Statement: SCOTUS Voting Rights Decision

  •  

    April 30, 2026

    Felicity A. Williams, Esq., Executive Director, Pennsylvania Policy Center

    Harrisburg, PA-– Yesterday’s Supreme Court decision in Louisiana v. Callais is a dangerous step backward for civil rights, fair representation, and the future of multiracial democracy in this country.  By further weakening the Voting Rights Act — one of the most important achievements of the Civil Rights Movement — the Court continues a decades-long assault on protections that were specifically designed to confront racial discrimination in our electoral systems. 

    For Black communities in particular, the right to vote has never just been about casting a ballot. It has always been about political power, representation, self-determination, and the ability to fight for the resources and investments our communities deserve. When courts weaken protections against racial vote dilution and make it harder to challenge maps or defend fair representation in future redistricting and local elections, they weaken the ability of communities to fight for fully funded schools, equitable economic development, affordable housing, accessible health care, environmental justice, public transit, and fair taxation policies that actually serve working families instead of protecting concentrated wealth and power. 

    Pennsylvania should not fool itself into believing this decision will not reach us. 

    While Pennsylvania’s congressional maps will not be immediately redrawn because of this ruling, the legal terrain for future redistricting battles and local voting rights fights across the Commonwealth has changed.

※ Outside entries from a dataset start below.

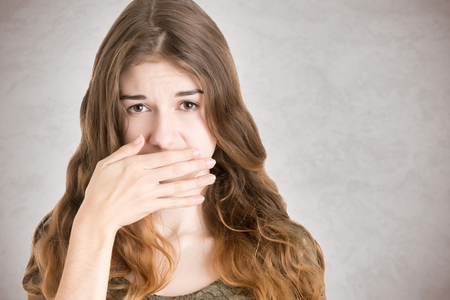 embarrassed: Female covering her mouth with her hand, isolated in white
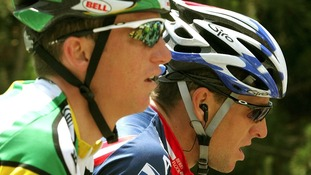 Tyler Hamilton (L) cycles with Lance Armstrong during the sixth stage of the Dauphine Libere cycling race from Gap to Grenoble in 2004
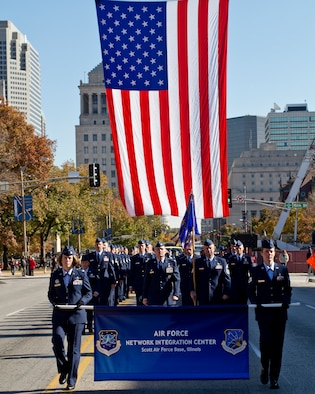 ST LOUIS, Mo. -- Airmen from the Air Force Network Integration Center at Scott Air Force Base, Ill., march in formation down Market Street in downtown St. Louis as part  of the city's 27th annual Veterans Day parade Nov. 6.  (U.S. Air Force photo/MSgt G. Shawn Lowry)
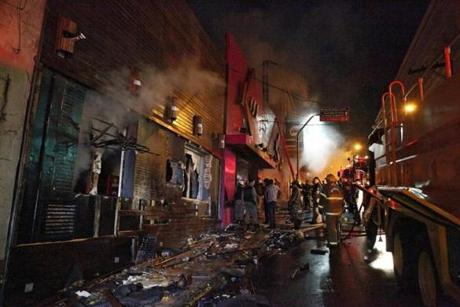 A handout photo released by the RBS Agency shows firefighters trying to extinguish a fire that broke out at the Kiss nightclub. The fire is believed to have started after a performing band lit fireworks.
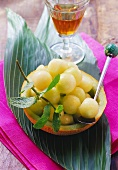Honeydew melon balls with a glass of sherry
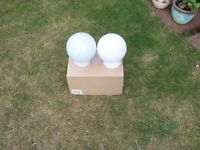 Two used globe style light fittings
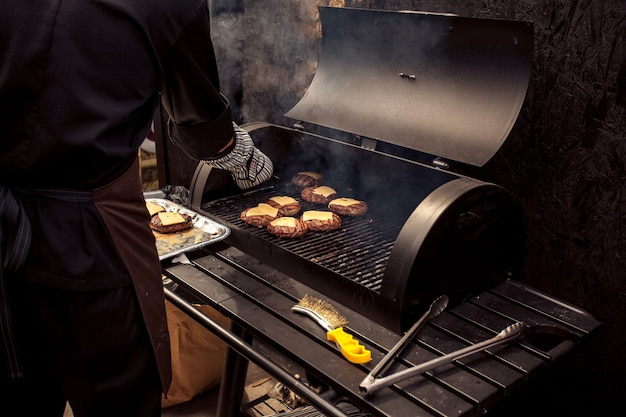Outdoor shot of man cooking meat for cheeseburger on grill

A weakened Voting Rights Act means communities of color could face greater barriers when challenging systems that dilute voting power, undermine fair representation, or weaken their ability to elect candidates of their choice. 

    That reality should sharpen our focus here in Pennsylvania. 

    At a moment when lawmakers and advocates are fighting to strengthen democracy through reforms that expand ballot access, improve election administration, and protect fair representation, this ruling moves the country in the opposite direction. In response, Pennsylvania should be moving with urgency to strengthen, not weaken, our democracy by expanding ballot access, modernizing election administration, protecting fair representation, and advancing reforms like the Voting Rights Protection Act championed by Speaker Joanna McClinton and passed by the Pennsylvania House. That legislation would help expand early voting access, strengthen election administration, and improve protections for voters across the Commonwealth. 

    The answer to this decision cannot simply be outrage. It must be organizing. It must be coalition building. It must be policy change. And it must be a renewed commitment to protecting the political power of communities that this country has repeatedly attempted to exclude from democracy. 

    I am grateful for the leadership of Governor Josh Shapiro, Lt. Gov Austin Davis, and Speaker Joanna McClinton, who have continued to speak clearly about the importance of protecting democracy, expanding access to the ballot, and defending the rights of all Pennsylvanians. 

    But this moment demands more from all of us. 

    Pennsylvania must continue moving forward by strengthening voting access, defending fair representation, protecting local democracy, and ensuring that Black communities and other historically marginalized communities are not stripped of the political power generations fought to secure. 

    History has already shown us what happens when courts abandon civil rights protections and tell communities to fend for themselves. 

    We cannot afford to be silent while the foundations of democracy are dismantled in plain sight.